(Records from a collection)
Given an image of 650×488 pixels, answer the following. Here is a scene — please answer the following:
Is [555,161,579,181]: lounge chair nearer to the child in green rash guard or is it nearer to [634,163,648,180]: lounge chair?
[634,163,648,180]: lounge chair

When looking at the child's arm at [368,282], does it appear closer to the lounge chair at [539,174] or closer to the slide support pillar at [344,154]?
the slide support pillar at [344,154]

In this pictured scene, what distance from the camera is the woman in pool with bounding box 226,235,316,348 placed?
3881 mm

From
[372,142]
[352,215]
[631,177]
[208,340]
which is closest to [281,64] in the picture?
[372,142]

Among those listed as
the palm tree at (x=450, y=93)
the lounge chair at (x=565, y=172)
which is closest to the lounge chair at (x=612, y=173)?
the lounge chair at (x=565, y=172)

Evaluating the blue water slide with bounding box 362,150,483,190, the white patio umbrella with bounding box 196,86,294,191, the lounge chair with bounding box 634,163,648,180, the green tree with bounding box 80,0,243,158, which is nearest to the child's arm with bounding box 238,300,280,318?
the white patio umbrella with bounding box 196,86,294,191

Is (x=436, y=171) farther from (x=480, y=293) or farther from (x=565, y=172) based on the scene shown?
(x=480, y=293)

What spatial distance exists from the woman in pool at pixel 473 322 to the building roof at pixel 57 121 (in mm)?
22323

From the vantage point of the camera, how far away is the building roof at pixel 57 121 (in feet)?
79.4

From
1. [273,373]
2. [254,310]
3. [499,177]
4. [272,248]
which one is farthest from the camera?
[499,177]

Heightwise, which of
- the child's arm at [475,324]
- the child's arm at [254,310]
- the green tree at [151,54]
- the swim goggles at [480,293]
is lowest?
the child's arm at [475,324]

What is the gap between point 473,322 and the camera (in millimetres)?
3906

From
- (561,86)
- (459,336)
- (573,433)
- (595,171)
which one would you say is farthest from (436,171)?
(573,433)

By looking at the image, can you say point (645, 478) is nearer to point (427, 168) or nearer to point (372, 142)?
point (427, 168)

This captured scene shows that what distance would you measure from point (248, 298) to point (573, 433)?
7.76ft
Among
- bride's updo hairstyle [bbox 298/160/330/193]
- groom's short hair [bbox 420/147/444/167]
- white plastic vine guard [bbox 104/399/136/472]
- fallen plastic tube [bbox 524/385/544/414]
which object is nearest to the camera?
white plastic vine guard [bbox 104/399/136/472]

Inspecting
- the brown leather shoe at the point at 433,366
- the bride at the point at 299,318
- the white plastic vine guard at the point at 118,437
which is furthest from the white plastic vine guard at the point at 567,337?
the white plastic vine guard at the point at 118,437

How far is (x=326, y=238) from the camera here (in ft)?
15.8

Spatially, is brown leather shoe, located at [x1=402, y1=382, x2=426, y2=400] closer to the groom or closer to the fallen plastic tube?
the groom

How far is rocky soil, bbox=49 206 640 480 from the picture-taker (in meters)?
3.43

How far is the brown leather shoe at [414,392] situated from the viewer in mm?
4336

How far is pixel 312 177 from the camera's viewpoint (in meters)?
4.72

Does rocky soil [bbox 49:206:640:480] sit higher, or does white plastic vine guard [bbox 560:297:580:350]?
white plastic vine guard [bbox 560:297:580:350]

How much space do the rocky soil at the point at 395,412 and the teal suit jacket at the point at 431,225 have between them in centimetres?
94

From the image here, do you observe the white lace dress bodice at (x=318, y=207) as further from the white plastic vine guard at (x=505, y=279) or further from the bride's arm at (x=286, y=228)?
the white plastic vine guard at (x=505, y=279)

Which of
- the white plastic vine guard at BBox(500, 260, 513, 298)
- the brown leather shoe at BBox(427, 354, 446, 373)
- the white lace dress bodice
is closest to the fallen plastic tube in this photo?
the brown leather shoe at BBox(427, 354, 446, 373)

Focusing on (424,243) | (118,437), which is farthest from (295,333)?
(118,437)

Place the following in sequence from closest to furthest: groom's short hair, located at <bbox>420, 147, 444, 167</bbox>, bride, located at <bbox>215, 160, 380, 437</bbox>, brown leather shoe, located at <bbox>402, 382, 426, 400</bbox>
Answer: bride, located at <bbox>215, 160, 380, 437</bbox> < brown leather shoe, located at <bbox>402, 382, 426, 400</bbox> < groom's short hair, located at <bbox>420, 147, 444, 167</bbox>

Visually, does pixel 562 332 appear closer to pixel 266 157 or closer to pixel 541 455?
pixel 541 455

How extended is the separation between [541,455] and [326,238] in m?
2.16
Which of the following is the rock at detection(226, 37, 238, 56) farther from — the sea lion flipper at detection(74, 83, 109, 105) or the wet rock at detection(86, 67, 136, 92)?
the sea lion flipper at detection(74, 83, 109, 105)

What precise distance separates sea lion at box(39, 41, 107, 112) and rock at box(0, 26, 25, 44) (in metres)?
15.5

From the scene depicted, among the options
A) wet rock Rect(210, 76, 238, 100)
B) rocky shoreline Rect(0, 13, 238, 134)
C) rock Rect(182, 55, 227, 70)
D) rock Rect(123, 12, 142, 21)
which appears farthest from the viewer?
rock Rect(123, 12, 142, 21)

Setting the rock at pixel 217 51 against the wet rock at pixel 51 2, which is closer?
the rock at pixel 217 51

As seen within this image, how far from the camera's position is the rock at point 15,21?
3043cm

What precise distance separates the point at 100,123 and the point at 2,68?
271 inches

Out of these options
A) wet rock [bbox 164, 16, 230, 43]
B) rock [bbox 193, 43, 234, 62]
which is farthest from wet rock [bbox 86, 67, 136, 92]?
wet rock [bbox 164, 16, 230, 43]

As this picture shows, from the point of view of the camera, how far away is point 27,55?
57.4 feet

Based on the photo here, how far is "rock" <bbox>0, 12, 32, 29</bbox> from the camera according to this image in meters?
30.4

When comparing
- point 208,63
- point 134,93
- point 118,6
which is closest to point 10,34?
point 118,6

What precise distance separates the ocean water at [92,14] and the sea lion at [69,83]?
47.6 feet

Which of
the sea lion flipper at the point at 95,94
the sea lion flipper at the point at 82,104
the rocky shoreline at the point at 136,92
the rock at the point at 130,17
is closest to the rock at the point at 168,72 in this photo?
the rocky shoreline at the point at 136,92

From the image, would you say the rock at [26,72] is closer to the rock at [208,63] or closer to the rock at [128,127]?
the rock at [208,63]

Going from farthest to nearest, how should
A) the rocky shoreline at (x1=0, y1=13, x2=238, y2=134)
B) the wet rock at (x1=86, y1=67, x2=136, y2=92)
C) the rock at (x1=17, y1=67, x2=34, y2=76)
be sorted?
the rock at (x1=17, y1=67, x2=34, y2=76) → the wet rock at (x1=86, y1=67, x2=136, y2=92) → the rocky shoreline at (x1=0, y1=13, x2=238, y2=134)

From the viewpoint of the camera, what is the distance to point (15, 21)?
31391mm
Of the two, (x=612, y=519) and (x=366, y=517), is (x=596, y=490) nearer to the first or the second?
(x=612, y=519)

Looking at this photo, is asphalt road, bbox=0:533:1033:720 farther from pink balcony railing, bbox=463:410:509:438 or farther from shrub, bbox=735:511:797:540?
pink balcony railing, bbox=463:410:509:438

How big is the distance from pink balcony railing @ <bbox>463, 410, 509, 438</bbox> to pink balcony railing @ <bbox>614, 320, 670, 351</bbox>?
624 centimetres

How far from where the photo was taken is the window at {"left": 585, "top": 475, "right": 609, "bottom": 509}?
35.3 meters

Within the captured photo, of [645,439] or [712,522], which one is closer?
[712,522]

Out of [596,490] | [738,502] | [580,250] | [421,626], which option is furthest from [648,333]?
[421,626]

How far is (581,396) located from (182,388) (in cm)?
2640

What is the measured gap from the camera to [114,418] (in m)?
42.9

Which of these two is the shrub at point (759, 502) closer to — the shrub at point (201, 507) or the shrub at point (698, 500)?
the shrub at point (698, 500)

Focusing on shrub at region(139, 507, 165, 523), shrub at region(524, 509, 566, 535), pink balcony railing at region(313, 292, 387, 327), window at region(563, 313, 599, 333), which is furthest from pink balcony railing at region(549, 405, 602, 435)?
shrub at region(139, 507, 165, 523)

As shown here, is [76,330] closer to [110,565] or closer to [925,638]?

▶ YOUR GOAL:
Repeat the entries word for word, from the line containing "From the viewpoint" through the end of the entries, including both ends.

▶ CORRECT ANSWER:
From the viewpoint of the camera, what is the distance to point (15, 21)?
31391mm
Of the two, (x=612, y=519) and (x=366, y=517), is (x=596, y=490) nearer to the first or the second?
(x=612, y=519)

Looking at this photo, is asphalt road, bbox=0:533:1033:720 farther from pink balcony railing, bbox=463:410:509:438 or farther from shrub, bbox=735:511:797:540?
pink balcony railing, bbox=463:410:509:438

How big is the distance from pink balcony railing @ <bbox>463, 410, 509, 438</bbox> to pink balcony railing @ <bbox>614, 320, 670, 351</bbox>?
624 centimetres

How far from where the photo was taken is the window at {"left": 585, "top": 475, "right": 609, "bottom": 509}?
35.3 meters

Within the captured photo, of [645,439] or [712,522], which one is closer?
[712,522]

Out of [596,490] | [738,502] | [580,250] | [421,626], which option is furthest from [648,333]?
[421,626]

How far is (581,396) located from (182,388) (in cm)?
2640

What is the measured gap from the camera to [114,418] (in m)?
42.9

Which of these two is the shrub at point (759, 502) closer to — the shrub at point (201, 507) or the shrub at point (698, 500)?
the shrub at point (698, 500)

Focusing on shrub at region(139, 507, 165, 523), shrub at region(524, 509, 566, 535), pink balcony railing at region(313, 292, 387, 327), window at region(563, 313, 599, 333), which is furthest from pink balcony railing at region(549, 405, 602, 435)?
shrub at region(139, 507, 165, 523)

As shown here, is [76,330] closer to [110,565] or closer to [925,638]?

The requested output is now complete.